Marge Dadd was a nice girl to know in any situation. I knew her from her Woodanilling days. I was terribly embarrassed but not so Marge. With expert eye she measured my size and with unerring efficiency. She selected a pair of trousers from the rack and, showing me to a cubicle, drew the curtain and went about her business. I emerged a new man thanks to Marge, respectively fitted out in a good pair of pants.
Emporium advertisement in “The Great Southern Advocate” on 19 September 1932
Katanning’s first school.
We did not know at the time, when my father purchased the old tin house on Katanning Town Lot 11 of 421/422 Plan 3739 of Title Volume 977 Folio 141, comprising an area of 1 rood 14.7 perches with a frontage of 100 links and a depth of 330.6 links, that on that land there was incorporated into the old tin shed house Katanning’s first school room. No, not until Mrs. Mary Pittelkow (nee Mary Bell), the first teacher, stepped inside and calmly identified it, supported by Mr. H.V. Piesse MLC. and Mr. A.E. Piesse MLA.
We knew Mary Pittelkow from Woodanilling days when her husband Ernie Pittelkow was Secretary of the Woodanilling Roads Board as it was then known. The old house was unceremoniously condemned as ‘unfit for human habitation’ in 1966 by the Katanning Shire. I still have the Condemnation Order and Report as served on my late mother, then in her late eighties.
Also on that parcel of land, where on my late father grew oodles of vegetables, strawberries, onions by thousands, and fruit and grapes, stood at the far end next to the ROW (right-of-way) and Piesse’s Dam an old fashioned dunny many years older than the house. The inside contained a split level seat, one for the very young and the other for the adults. In the entrance court was a drum for male use.
In winter the water from Piesse’s dam would often flow over and into the the dunny area. The water from the men’s drum had to go down the drain in the ROW. Also, the convenience was home to red-back spiders and blackies, as well as the big brown night varieties, and lizards of several sorts. Now and then a chook would take refuge there in also, but the most embarrassing time would be when the ‘sandman’ called early. Yes, we had a ‘daylight receival service’ far removed from the ‘night snatch’ of other days. One had to hurry lest he or she was caught between the slip rails for the sandman didn’t appreciate waiting outside the thievery door.

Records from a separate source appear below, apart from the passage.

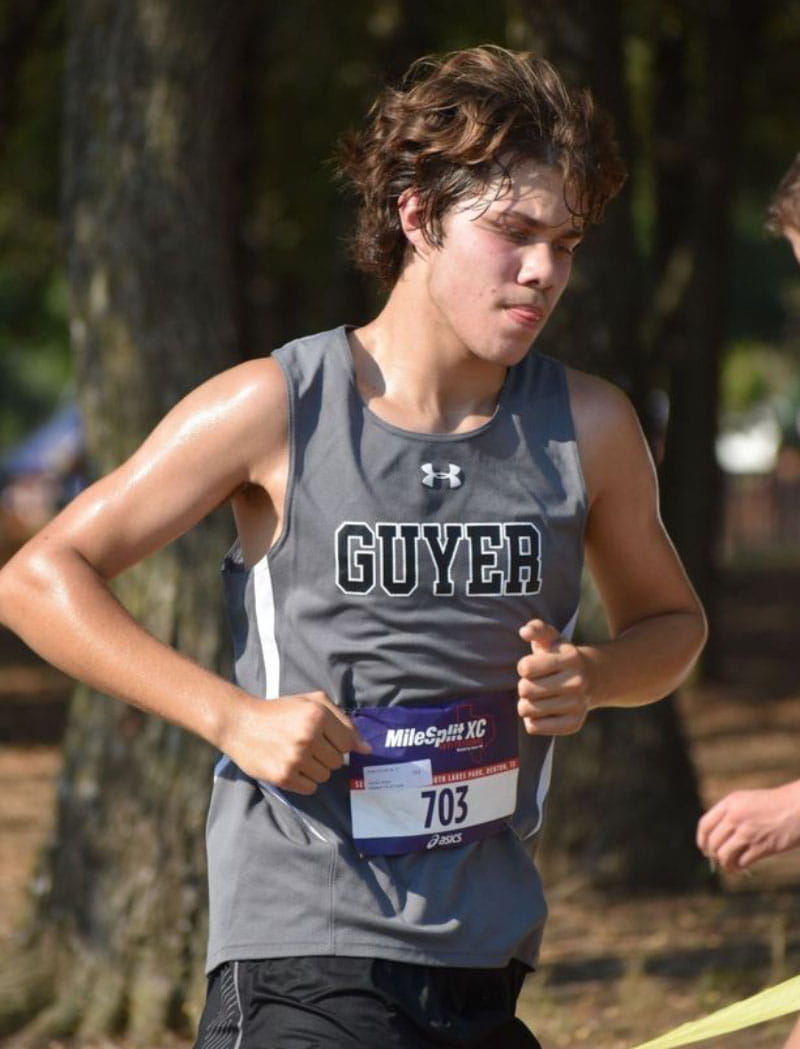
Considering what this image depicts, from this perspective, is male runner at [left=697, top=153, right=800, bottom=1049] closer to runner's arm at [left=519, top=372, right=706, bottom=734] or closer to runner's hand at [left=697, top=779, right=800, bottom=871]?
runner's hand at [left=697, top=779, right=800, bottom=871]

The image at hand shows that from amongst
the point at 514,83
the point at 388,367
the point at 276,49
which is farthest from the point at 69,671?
the point at 276,49

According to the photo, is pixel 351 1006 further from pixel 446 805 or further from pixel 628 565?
pixel 628 565

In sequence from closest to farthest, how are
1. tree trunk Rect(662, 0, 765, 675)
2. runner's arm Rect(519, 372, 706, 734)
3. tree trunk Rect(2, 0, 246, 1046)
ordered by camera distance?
runner's arm Rect(519, 372, 706, 734), tree trunk Rect(2, 0, 246, 1046), tree trunk Rect(662, 0, 765, 675)

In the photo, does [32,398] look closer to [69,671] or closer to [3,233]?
[3,233]

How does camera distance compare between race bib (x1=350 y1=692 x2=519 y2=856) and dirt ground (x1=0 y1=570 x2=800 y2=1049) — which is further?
dirt ground (x1=0 y1=570 x2=800 y2=1049)

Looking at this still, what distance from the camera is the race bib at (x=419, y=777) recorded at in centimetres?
283

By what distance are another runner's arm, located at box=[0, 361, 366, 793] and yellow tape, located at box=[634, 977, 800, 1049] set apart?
67 cm

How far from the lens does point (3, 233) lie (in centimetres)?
1906

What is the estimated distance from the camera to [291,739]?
2648 millimetres

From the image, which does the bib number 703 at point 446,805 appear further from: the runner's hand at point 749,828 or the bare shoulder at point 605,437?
the bare shoulder at point 605,437

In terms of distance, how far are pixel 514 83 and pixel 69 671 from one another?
1.11 metres

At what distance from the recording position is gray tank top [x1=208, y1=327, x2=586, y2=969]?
2.85 metres

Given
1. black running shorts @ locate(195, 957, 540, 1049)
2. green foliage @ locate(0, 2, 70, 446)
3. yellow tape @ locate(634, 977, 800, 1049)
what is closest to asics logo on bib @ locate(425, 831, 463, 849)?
black running shorts @ locate(195, 957, 540, 1049)

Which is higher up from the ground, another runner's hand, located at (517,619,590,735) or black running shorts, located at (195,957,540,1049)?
another runner's hand, located at (517,619,590,735)
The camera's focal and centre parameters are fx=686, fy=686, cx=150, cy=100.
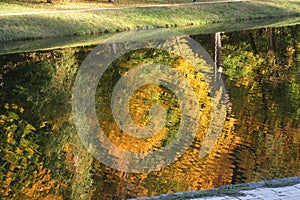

When the floods of 1955 came up over the dam and past the kitchen door into Conroy Street, it was necessary to lay a bridge of sleepers from the kitchen to the old loo. This Bob Hill, the Welfare Officer and I, did the night my father died. Sometime later, with the help of Mr. R. Harris and an Italian man, a new loo was built som3 30 feet from the house.
In the 1960’s the block next door, No. 12 on Plan 3739, was sold to Mrs. L. Quartermaine, containing 1 rood, 18 perches with a frontage of 100 links and a depth of some 354 links, Title Volume 890 Folio 2. Yes, there is history in old houses and their surrounds.
Katanning had over 31 inches of rain in 1955!